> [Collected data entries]
*** Block opens ***

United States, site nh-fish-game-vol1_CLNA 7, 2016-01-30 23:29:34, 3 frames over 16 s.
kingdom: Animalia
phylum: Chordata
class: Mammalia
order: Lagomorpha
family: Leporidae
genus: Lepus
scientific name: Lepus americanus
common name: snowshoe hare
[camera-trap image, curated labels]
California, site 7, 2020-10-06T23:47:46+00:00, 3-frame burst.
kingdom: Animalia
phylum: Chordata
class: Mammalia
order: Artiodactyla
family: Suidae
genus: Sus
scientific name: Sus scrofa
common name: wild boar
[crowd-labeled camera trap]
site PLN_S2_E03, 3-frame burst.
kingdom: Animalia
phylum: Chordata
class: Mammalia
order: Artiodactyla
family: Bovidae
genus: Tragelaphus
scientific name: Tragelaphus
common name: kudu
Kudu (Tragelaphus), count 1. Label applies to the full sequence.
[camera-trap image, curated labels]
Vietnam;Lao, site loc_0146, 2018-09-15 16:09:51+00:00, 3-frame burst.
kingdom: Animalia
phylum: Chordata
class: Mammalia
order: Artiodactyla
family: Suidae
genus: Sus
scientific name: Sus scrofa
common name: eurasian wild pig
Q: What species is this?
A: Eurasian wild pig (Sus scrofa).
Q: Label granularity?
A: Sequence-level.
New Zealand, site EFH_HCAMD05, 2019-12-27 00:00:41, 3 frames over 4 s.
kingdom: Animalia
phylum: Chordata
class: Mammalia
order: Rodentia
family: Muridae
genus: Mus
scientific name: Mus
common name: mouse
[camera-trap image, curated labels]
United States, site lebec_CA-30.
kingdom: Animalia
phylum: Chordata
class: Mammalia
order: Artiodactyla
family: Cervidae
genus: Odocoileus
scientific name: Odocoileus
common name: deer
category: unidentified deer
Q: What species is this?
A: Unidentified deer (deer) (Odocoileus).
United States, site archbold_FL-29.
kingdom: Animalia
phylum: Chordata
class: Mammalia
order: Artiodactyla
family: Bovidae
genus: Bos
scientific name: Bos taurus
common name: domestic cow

*** Block closes ***

Copy every entry exactly.

> [ANSWER SECTION]
United States, site nh-fish-game-vol1_CLNA 7, 2016-01-30 23:29:34, 3 frames over 16 s.
kingdom: Animalia
phylum: Chordata
class: Mammalia
order: Lagomorpha
family: Leporidae
genus: Lepus
scientific name: Lepus americanus
common name: snowshoe hare
[camera-trap image, curated labels]
California, site 7, 2020-10-06T23:47:46+00:00, 3-frame burst.
kingdom: Animalia
phylum: Chordata
class: Mammalia
order: Artiodactyla
family: Suidae
genus: Sus
scientific name: Sus scrofa
common name: wild boar
[crowd-labeled camera trap]
site PLN_S2_E03, 3-frame burst.
kingdom: Animalia
phylum: Chordata
class: Mammalia
order: Artiodactyla
family: Bovidae
genus: Tragelaphus
scientific name: Tragelaphus
common name: kudu
Kudu (Tragelaphus), count 1. Label applies to the full sequence.
[camera-trap image, curated labels]
Vietnam;Lao, site loc_0146, 2018-09-15 16:09:51+00:00, 3-frame burst.
kingdom: Animalia
phylum: Chordata
class: Mammalia
order: Artiodactyla
family: Suidae
genus: Sus
scientific name: Sus scrofa
common name: eurasian wild pig
Q: What species is this?
A: Eurasian wild pig (Sus scrofa).
Q: Label granularity?
A: Sequence-level.
New Zealand, site EFH_HCAMD05, 2019-12-27 00:00:41, 3 frames over 4 s.
kingdom: Animalia
phylum: Chordata
class: Mammalia
order: Rodentia
family: Muridae
genus: Mus
scientific name: Mus
common name: mouse
[camera-trap image, curated labels]
United States, site lebec_CA-30.
kingdom: Animalia
phylum: Chordata
class: Mammalia
order: Artiodactyla
family: Cervidae
genus: Odocoileus
scientific name: Odocoileus
common name: deer
category: unidentified deer
Q: What species is this?
A: Unidentified deer (deer) (Odocoileus).
United States, site archbold_FL-29.
kingdom: Animalia
phylum: Chordata
class: Mammalia
order: Artiodactyla
family: Bovidae
genus: Bos
scientific name: Bos taurus
common name: domestic cow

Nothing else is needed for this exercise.